In reality, consequences matter more than intentions. But intentions aren’t irrelevant. You can negotiate with someone with a conscience, but not with a terrorist. People can turn a new leaf, reform after a lifetime of wrongdoing, and be forgiven for their sins. I think the knee-jerk reaction to refuse to offer forgiveness for misguided beliefs during COVID is the wrong approach if the goal is to create a culture that’s welcoming, not hostile to heterodox opinions. 

To paint a picture of exactly what I mean, just look at how effectively the left has cannibalized itself in the past few years, swiftly eroding all public goodwill for “woke” identity politics by refusing to allow people to evolve—perpetually punishing them for past thought crimes, clumsy statements, and offensive jokes. The reluctance to forgive and forget is so understandable, but the last thing I’d advocate for is forgetting. It’s not by forgetting but by course correcting, permitting evolution, genuine repentance, and absolution seeking that we achieve reform and a change in the tide of public opinion. Clinical Psychologist Jordan Peterson warns you never want to punish behavior you wish to see repeated.
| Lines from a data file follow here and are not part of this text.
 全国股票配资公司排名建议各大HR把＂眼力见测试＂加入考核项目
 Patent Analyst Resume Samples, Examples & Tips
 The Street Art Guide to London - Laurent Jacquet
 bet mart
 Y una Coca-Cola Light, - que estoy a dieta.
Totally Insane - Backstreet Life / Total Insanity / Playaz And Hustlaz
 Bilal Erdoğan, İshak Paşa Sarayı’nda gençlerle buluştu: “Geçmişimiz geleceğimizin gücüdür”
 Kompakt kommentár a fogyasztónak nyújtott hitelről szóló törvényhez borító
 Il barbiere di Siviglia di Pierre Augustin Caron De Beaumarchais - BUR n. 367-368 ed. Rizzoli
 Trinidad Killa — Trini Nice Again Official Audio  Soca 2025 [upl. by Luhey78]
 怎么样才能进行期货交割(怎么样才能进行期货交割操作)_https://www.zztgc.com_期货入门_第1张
Why We Should Offer Narrow Forgiveness

You can’t forgive what isn’t named or acknowledged. But the petty withholding of forgiveness in the face of genuine repentance is equally unproductive. When I come across articles expressing an evolution in opinion: how someone used to have COVID Derangement Syndrome and now recognizes the futility of their hysteria, or how they used to illogically hate celebrity dissidents like Novak Djokovic for embodying “science denial” when really they were falling for herd mentality, I feel pride, not anger. I guarantee you we’ve all had bad takes at one point or another, maybe joined movements that weren’t just misguided but unethical. How can we guide people off these fallen paths without offering them redemption? 
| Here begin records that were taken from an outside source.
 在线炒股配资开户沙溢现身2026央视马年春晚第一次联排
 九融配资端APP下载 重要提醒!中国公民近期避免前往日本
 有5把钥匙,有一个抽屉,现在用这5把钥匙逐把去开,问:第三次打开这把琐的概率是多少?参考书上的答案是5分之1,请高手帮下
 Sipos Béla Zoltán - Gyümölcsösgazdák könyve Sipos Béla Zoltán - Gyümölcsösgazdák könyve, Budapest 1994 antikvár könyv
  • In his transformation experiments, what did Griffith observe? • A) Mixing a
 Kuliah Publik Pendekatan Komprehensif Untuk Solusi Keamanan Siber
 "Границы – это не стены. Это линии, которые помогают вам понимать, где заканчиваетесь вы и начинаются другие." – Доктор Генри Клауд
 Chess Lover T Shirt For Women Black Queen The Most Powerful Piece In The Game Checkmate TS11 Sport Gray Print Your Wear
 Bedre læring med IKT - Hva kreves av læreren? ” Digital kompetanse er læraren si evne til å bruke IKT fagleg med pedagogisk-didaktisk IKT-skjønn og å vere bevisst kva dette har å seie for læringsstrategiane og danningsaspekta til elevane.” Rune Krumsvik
How can we guide people off these fallen paths without offering them redemption? 

However, there is a flaw in Oster’s line of thinking: “in the face of so much uncertainty, getting something right had a hefty element of luck” and “getting something wrong was not a moral failing.” It’s not that this isn’t true; it’s just not the issue at hand. I warned about this back in 2022: that regardless of whether someone was right or wrong, well-informed or misguided, censorship, smears, and shutting down conversation would backfire. The real failure wasn’t in individuals misjudging the science; it was in the framework for seeking truth itself. 
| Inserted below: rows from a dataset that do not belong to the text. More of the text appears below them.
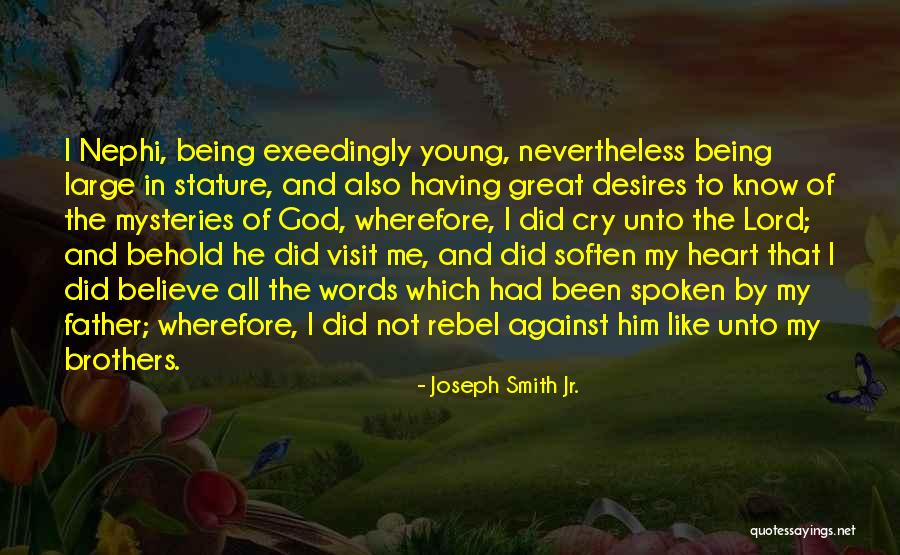 God Spoken Quotes By Joseph Smith Jr. God Spoken Quotes By Joseph Smith Jr.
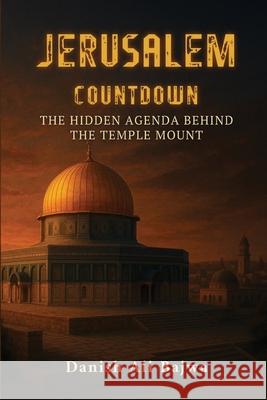 Jerusalem Countdown: The Hidden Agenda Behind the Temple Mount Bajwa 9789698892586 Rk Books Publication - książka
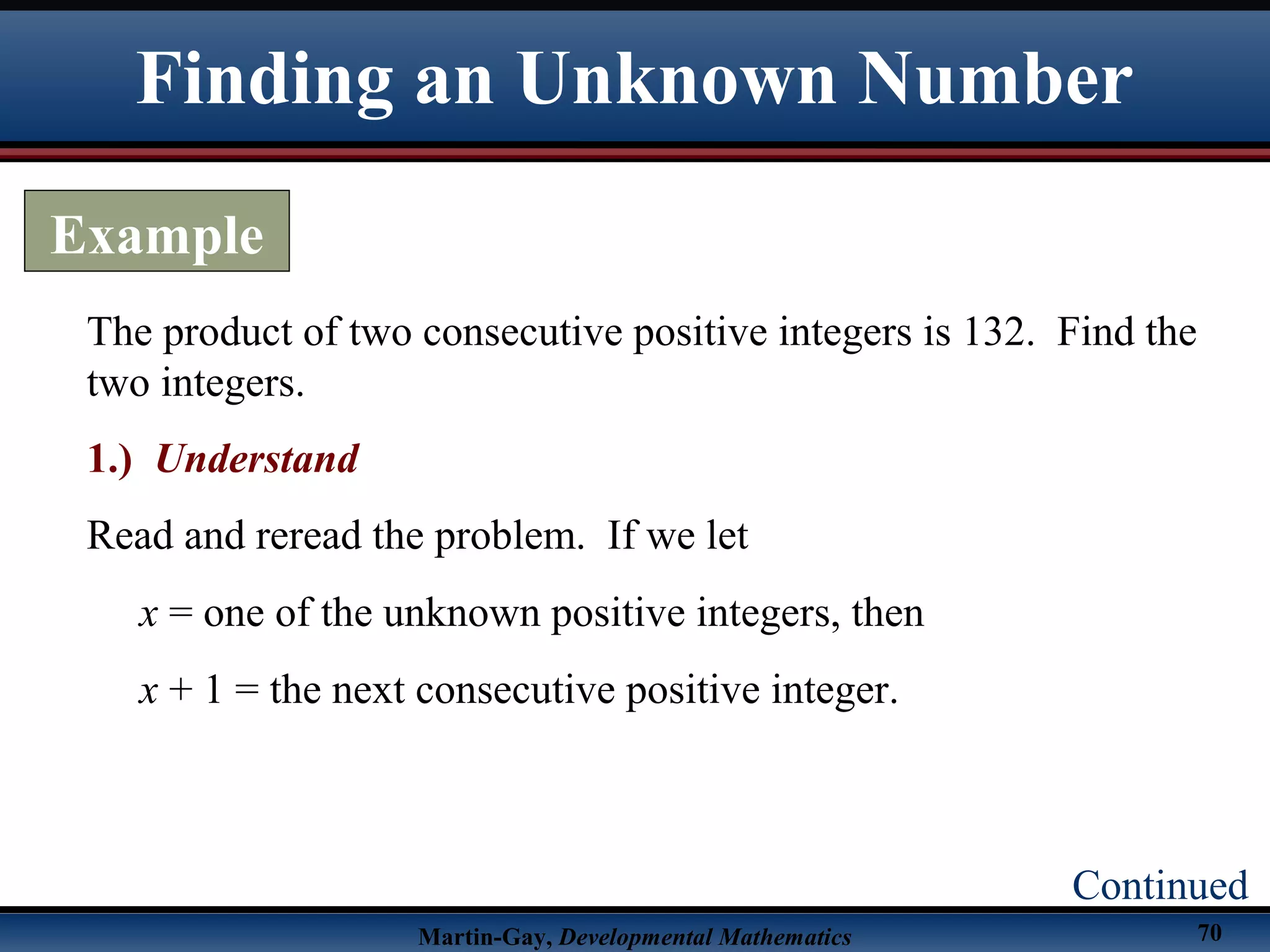 Martin-Gay, Developmental Mathematics 70
The product of two consecutive positive integers is 132. Find the
two integers.
1.) Understand
Read and reread the problem. If we let
x = one of the unknown positive integers, then
x + 1 = the next consecutive positive integer.
Finding an Unknown Number
Example
Continued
Covidscolds built their case on censorship, ostracism, shaming, slander, and government overreach. We shouldn’t forgive those tactics. But people fall for corrosive tactics under "virtuous" motivations all of the time. Some were convinced dissidents were callously killing people, others turned out to have phobias as symptoms of mental illness. I’ve come to know some great, reasonable people who I was shocked to later find out played part in the COVID hysteria once upon a time. Forgiveness, it turns out, is a far more deradicalizing tool than “I told you so” when the apology is earnest.